Figure 2.
p.Val419Met Blocks KV6.4 from Reaching the Plasma Membrane Independent of Changes in Steady-State Expression
(A) Immunofluorescence analysis of KV6.4 localization. In the absence of KV2.1, KV6.4 was retained in the cytoplasm (white channel, top panel) and trafficked to the cell membrane in the presence of KV2.1 (white channel, second row). In contrast, HA-tagged KV6.4-Met419 did not localize to the cell membrane in the absence or presence of KV2.1 expression (white channels in the third and fourth rows). Expression of KV2.1 is demonstrated by the presence or absence of green nuclei, expression of KV6.4 is displayed directly by HA tag in the white channel, and expression of the IRES vector expressing KV6.4 is displayed by the presence of the mCherry signal in the red channel. Graphs adjacent to each row display the intensity of the KV6.4 HA signal along the red line in each respective white channel; note membrane-localized peaks only in KV6.4 when co-expressed with KV2.1. Scale bars indicate 10 μm.

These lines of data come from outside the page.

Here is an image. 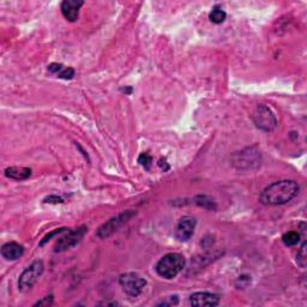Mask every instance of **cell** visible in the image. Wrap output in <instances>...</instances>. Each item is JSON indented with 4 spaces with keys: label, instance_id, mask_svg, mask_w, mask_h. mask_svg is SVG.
<instances>
[{
    "label": "cell",
    "instance_id": "ba28073f",
    "mask_svg": "<svg viewBox=\"0 0 307 307\" xmlns=\"http://www.w3.org/2000/svg\"><path fill=\"white\" fill-rule=\"evenodd\" d=\"M86 232H88V228H86L85 226H82L75 230H71L69 234H66L65 236H63V238L58 240L56 246H54V251L64 252L73 248L81 242V240L84 238Z\"/></svg>",
    "mask_w": 307,
    "mask_h": 307
},
{
    "label": "cell",
    "instance_id": "4fadbf2b",
    "mask_svg": "<svg viewBox=\"0 0 307 307\" xmlns=\"http://www.w3.org/2000/svg\"><path fill=\"white\" fill-rule=\"evenodd\" d=\"M5 175L12 180H25L31 175V169L28 167H9L5 169Z\"/></svg>",
    "mask_w": 307,
    "mask_h": 307
},
{
    "label": "cell",
    "instance_id": "7a4b0ae2",
    "mask_svg": "<svg viewBox=\"0 0 307 307\" xmlns=\"http://www.w3.org/2000/svg\"><path fill=\"white\" fill-rule=\"evenodd\" d=\"M185 258L180 253H168L160 259L156 264L155 270L159 276L166 280H172L177 277L179 273H181L185 268Z\"/></svg>",
    "mask_w": 307,
    "mask_h": 307
},
{
    "label": "cell",
    "instance_id": "5bb4252c",
    "mask_svg": "<svg viewBox=\"0 0 307 307\" xmlns=\"http://www.w3.org/2000/svg\"><path fill=\"white\" fill-rule=\"evenodd\" d=\"M194 203L204 209L208 210H216V203L208 196H197L194 198Z\"/></svg>",
    "mask_w": 307,
    "mask_h": 307
},
{
    "label": "cell",
    "instance_id": "7c38bea8",
    "mask_svg": "<svg viewBox=\"0 0 307 307\" xmlns=\"http://www.w3.org/2000/svg\"><path fill=\"white\" fill-rule=\"evenodd\" d=\"M24 253V247L17 242H8L3 245L2 255L8 261H16L19 259Z\"/></svg>",
    "mask_w": 307,
    "mask_h": 307
},
{
    "label": "cell",
    "instance_id": "9a60e30c",
    "mask_svg": "<svg viewBox=\"0 0 307 307\" xmlns=\"http://www.w3.org/2000/svg\"><path fill=\"white\" fill-rule=\"evenodd\" d=\"M226 17H227L226 12L223 11V10L219 9V8L214 9L213 11L210 12V15H209V19H210L211 22H213V23H215V24L223 23V22H225Z\"/></svg>",
    "mask_w": 307,
    "mask_h": 307
},
{
    "label": "cell",
    "instance_id": "603a6c76",
    "mask_svg": "<svg viewBox=\"0 0 307 307\" xmlns=\"http://www.w3.org/2000/svg\"><path fill=\"white\" fill-rule=\"evenodd\" d=\"M53 305V296L49 295V296H44L42 297L41 300H38V301L35 303V306H52Z\"/></svg>",
    "mask_w": 307,
    "mask_h": 307
},
{
    "label": "cell",
    "instance_id": "2e32d148",
    "mask_svg": "<svg viewBox=\"0 0 307 307\" xmlns=\"http://www.w3.org/2000/svg\"><path fill=\"white\" fill-rule=\"evenodd\" d=\"M282 241L286 246H295L300 241V234L297 232H288L282 236Z\"/></svg>",
    "mask_w": 307,
    "mask_h": 307
},
{
    "label": "cell",
    "instance_id": "7402d4cb",
    "mask_svg": "<svg viewBox=\"0 0 307 307\" xmlns=\"http://www.w3.org/2000/svg\"><path fill=\"white\" fill-rule=\"evenodd\" d=\"M64 65H62V64H50L49 66H48V71H49L50 73H53V75H59L60 72L63 71L64 69Z\"/></svg>",
    "mask_w": 307,
    "mask_h": 307
},
{
    "label": "cell",
    "instance_id": "6da1fadb",
    "mask_svg": "<svg viewBox=\"0 0 307 307\" xmlns=\"http://www.w3.org/2000/svg\"><path fill=\"white\" fill-rule=\"evenodd\" d=\"M299 193V185L294 180L273 182L262 191L259 200L264 206H282L294 199Z\"/></svg>",
    "mask_w": 307,
    "mask_h": 307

(B) HA-tagged KV6.4 was transiently expressed in the presence or absence of KV2.1. There was a modest reduction in steady-state stability for KV6.4-Met419 compared with KV6.4.
(C) Stability as assessed by densitometry of HA compared with mCherry as a control of transfection efficiency. Error bars indicate standard error. Unpaired t test (*p = 0.04).